Dining is one thing that always forms an integral part of our holiday planning. For both of us, Disney works as such a wonderful holiday destination: not only because of the vast amount of uniquely magical entertainment but also because of its ability to allow you to have pure adult indulgence in the evenings at some of its best restaurants - for some reason when you mention Disney's Restaurants to a lot of people they seem to think its turkey legs and pretzels and never see what the hotels can and do offer.

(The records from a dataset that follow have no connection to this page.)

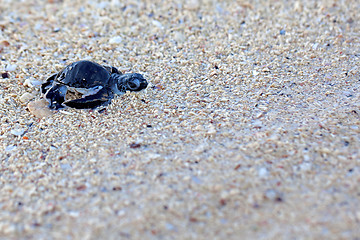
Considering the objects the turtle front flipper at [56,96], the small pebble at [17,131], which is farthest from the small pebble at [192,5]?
the small pebble at [17,131]

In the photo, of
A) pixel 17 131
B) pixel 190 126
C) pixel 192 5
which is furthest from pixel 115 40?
pixel 190 126

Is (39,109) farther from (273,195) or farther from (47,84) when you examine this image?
(273,195)

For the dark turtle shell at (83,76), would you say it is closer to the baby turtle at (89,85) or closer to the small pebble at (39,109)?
the baby turtle at (89,85)

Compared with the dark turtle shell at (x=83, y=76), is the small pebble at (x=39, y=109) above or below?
below

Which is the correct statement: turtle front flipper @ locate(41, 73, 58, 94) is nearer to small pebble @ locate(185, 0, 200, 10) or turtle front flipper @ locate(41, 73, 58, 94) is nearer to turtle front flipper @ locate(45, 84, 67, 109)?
turtle front flipper @ locate(45, 84, 67, 109)

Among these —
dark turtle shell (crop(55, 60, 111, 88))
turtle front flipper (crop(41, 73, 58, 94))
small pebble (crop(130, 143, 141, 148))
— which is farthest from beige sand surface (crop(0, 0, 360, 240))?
dark turtle shell (crop(55, 60, 111, 88))

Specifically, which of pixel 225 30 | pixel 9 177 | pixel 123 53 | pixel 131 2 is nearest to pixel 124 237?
pixel 9 177

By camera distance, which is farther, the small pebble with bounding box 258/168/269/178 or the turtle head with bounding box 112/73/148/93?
the turtle head with bounding box 112/73/148/93

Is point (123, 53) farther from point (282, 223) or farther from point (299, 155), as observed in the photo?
point (282, 223)
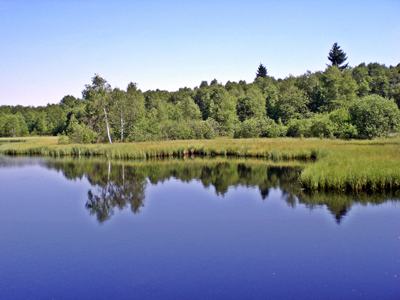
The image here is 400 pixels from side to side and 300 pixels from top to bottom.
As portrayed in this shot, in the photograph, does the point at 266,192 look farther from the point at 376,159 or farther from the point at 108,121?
the point at 108,121

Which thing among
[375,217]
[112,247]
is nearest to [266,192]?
[375,217]

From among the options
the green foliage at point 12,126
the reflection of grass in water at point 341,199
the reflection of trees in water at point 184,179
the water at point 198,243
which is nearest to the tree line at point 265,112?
the green foliage at point 12,126

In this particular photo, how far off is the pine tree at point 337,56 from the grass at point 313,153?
4548 cm

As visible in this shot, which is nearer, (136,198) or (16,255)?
(16,255)

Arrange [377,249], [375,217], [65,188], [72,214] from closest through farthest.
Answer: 1. [377,249]
2. [375,217]
3. [72,214]
4. [65,188]

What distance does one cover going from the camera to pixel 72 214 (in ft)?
54.0

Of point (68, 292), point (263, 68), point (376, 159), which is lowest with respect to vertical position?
point (68, 292)

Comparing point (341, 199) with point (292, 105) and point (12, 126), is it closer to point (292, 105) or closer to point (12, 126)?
point (292, 105)

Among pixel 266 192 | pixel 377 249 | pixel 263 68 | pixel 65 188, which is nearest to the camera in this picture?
pixel 377 249

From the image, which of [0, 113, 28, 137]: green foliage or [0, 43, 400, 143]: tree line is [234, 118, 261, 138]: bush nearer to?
[0, 43, 400, 143]: tree line

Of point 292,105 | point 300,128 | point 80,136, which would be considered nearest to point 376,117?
point 300,128

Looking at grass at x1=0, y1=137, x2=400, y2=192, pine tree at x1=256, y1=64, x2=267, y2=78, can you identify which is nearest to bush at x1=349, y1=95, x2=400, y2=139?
grass at x1=0, y1=137, x2=400, y2=192

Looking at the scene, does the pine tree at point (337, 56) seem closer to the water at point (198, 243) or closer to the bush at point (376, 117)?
the bush at point (376, 117)

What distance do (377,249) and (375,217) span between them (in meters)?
3.45
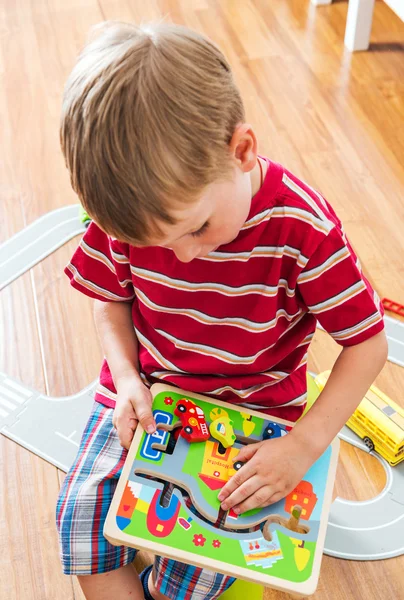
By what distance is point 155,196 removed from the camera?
0.57 m

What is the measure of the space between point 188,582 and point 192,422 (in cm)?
20

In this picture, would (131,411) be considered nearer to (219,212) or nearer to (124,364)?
(124,364)

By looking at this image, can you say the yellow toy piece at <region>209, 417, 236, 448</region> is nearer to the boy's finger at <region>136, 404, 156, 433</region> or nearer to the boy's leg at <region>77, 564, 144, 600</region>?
the boy's finger at <region>136, 404, 156, 433</region>

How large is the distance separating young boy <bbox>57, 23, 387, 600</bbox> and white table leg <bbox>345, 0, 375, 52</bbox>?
1.25 metres

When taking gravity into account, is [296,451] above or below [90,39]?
below

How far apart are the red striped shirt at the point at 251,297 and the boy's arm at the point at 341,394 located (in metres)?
0.02

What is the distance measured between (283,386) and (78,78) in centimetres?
42

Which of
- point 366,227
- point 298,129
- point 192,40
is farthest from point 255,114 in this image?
point 192,40

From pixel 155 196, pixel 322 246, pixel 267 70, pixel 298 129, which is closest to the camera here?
pixel 155 196

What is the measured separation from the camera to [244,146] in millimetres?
617

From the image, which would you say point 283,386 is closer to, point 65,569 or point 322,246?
point 322,246

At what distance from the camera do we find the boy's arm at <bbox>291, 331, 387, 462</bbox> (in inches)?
29.9

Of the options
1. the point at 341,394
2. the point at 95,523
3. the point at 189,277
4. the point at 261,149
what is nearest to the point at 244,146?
the point at 189,277

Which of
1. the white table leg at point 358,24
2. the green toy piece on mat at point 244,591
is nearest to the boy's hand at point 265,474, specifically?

We arrived at the Blue Zoo directly by boat from the International Gateway, the restaurant is easy to find from the dock. You first see the fantastic cocktail bar with its multi level booths, the bar takes up the entire length of one wall before it turns into the open kitchen area. Upfront at the side of the pass is a huge circular enclosed coal grill with various rotisserie skewer attachments, which are used to skewer whole fish at an angle and slowly roast them over the coals, these are the so called “flying fish” the signature dish of the restaurant. After this is the more formal dining area, with booths along one wall, windows on the other wall looking out over the dock if it was daytime.
We are sat in a table for two which has a wall couch seat and chair, J notes later on to remind her not to sit on the couches as she finds they leave her a little low at the table and unable to sit back. She simply has to order the flying fish, which the waiter tells her will be whole sea bass. Perfect.
It’s served whole and the chargrilling adds to the various flavours whilst keeping it moist and tasty. Im not sure what butter herb mix they used to baste it as it cooks but it really adds a nice taste along with the charred lemon zing. Among the accompaniments are a white bean puree, and grilled hearts of romaine and asparagus. An emulsion of lemon and capers has been set into the puree which gives a real lift and bite to the dish.
I would have chosen the same thing, it looked special the moment I saw it when we walked in but I decide to order the Miso Glazed Chilean Sea Bass (a larger meatier fish). This is a fusion cooked affair, something I sometimes regard with suspicion having been disappointed at some places by the result of this description; but our server describes it well, assures me its excellent and I take the plunge and order. This is served with warm sesame spinach and pea and mustard tendril salad.
The fish is moist and transluscent with just a hint of the miso ( orange being the main flavour) - the sesame spinach contains more flavours of the east and would be edging over to the sweet side if it was not for the pea tendril salad whose dressing and the heat of those hot little shoots balances it nicely. It’s a dish that when put together works very well, however get the balance wrong, and it could go too sweet. I suppose that’s why fusion cooking can go so chop suey sometimes.
Taking advantage of the fact (almost) every bottle of wine here can be taken by the glass, we decide to try out some Californian Sauvignons. To be fair there are perfectly great New Zealand Sauvignons to be had which would be just perfect with this meal; but - when in Rome. I try a mid priced from the Napa area whilst J tries something a little more expensive (yikes) from Sonoma. To be honest the Napa is just a bit too light and flowery with not enough acidity to tackle this dish so more Sonoma is ordered. The Sonoma is excellent just the right balance, pure gooseberry delight.
A platter of desserts is offered here which is made up of, sorbet, fig cobbler, vanilla crème brulee, chocolate raspberry molten cake, lemon cream sponge, strawberry confit and biscotti, wow!
A fantastic meal in all and a great room - not to noisy, not too freezing with arctic AC and attentive but not in your face service . Best of all though delicious food with a fish bias - our favourite type of place.